= Beginning of Section =

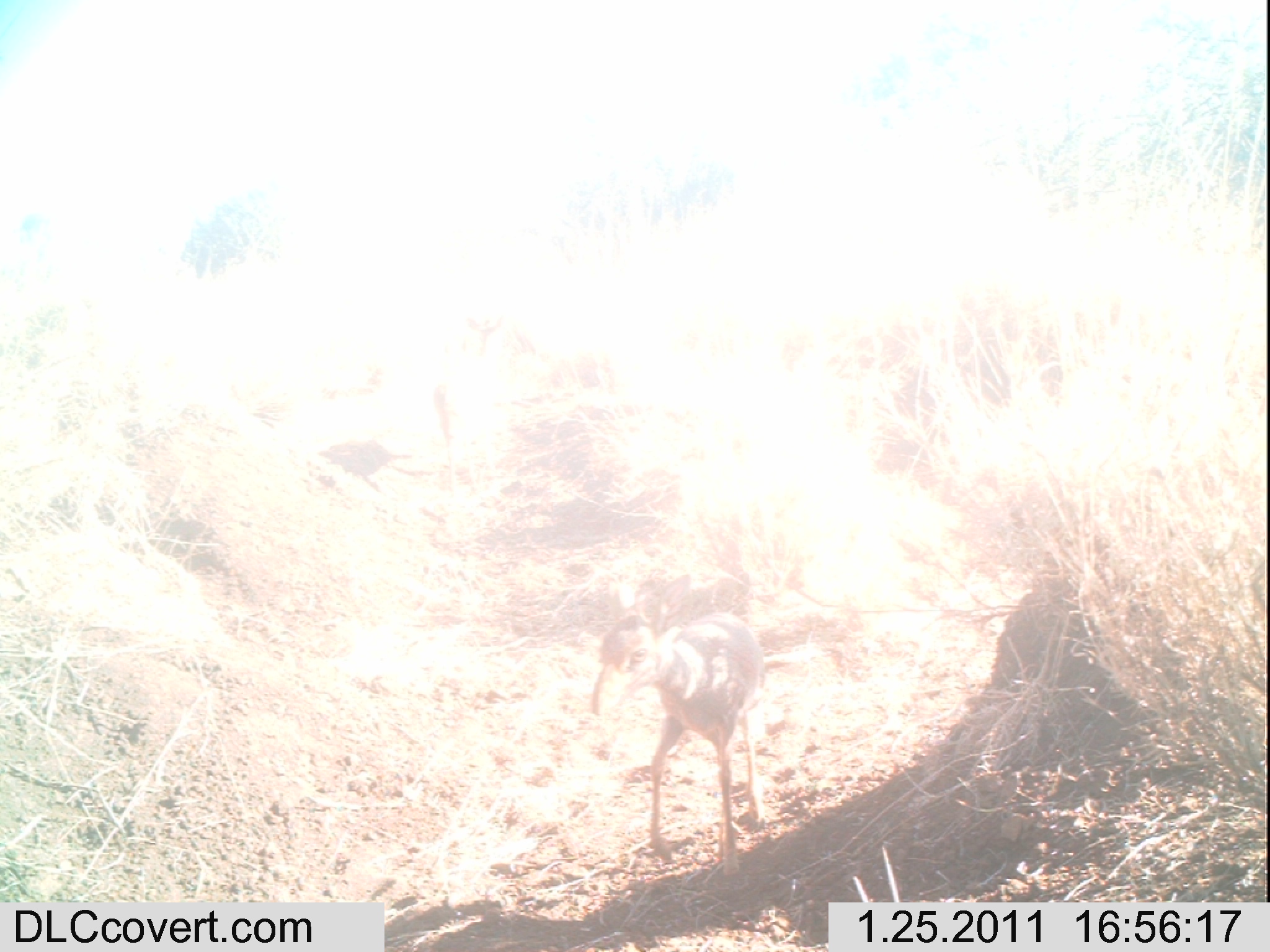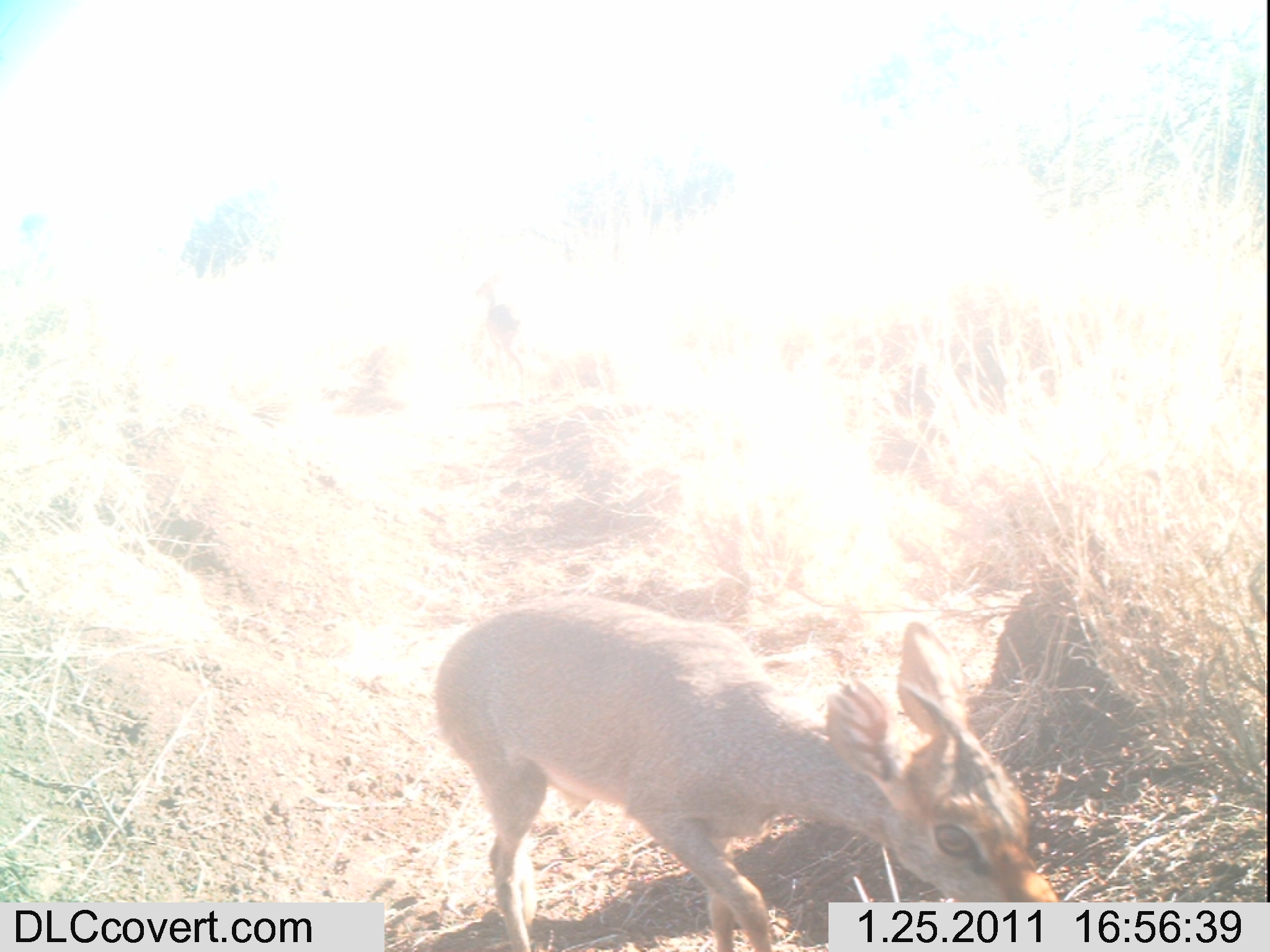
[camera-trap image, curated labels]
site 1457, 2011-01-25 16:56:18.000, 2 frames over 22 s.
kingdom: Animalia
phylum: Chordata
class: Mammalia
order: Artiodactyla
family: Bovidae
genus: Madoqua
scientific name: Madoqua guentheri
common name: günther's dik-dik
Madoqua guentheri (günther's dik-dik), count 2.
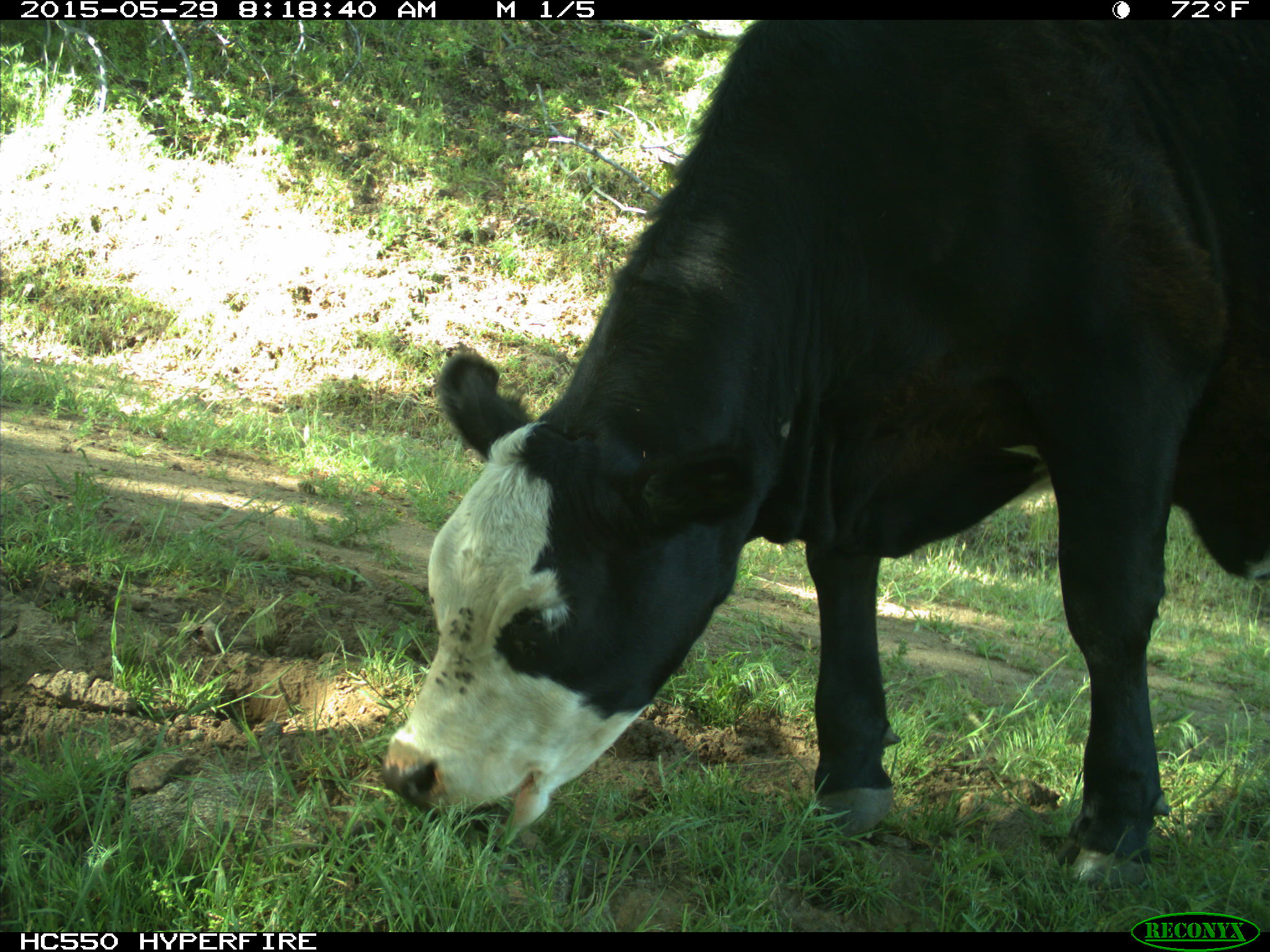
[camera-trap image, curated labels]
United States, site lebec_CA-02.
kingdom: Animalia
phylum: Chordata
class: Mammalia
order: Artiodactyla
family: Bovidae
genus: Bos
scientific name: Bos taurus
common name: domestic cow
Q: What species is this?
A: Bos taurus (domestic cow).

= End of Section =

The response should be the full material, repeated exactly, with images removed.

[camera-trap image, curated labels]
site 1457, 2011-01-25 16:56:18.000, 2 frames over 22 s.
kingdom: Animalia
phylum: Chordata
class: Mammalia
order: Artiodactyla
family: Bovidae
genus: Madoqua
scientific name: Madoqua guentheri
common name: günther's dik-dik
Madoqua guentheri (günther's dik-dik), count 2.
[camera-trap image, curated labels]
United States, site lebec_CA-02.
kingdom: Animalia
phylum: Chordata
class: Mammalia
order: Artiodactyla
family: Bovidae
genus: Bos
scientific name: Bos taurus
common name: domestic cow
Q: What species is this?
A: Bos taurus (domestic cow).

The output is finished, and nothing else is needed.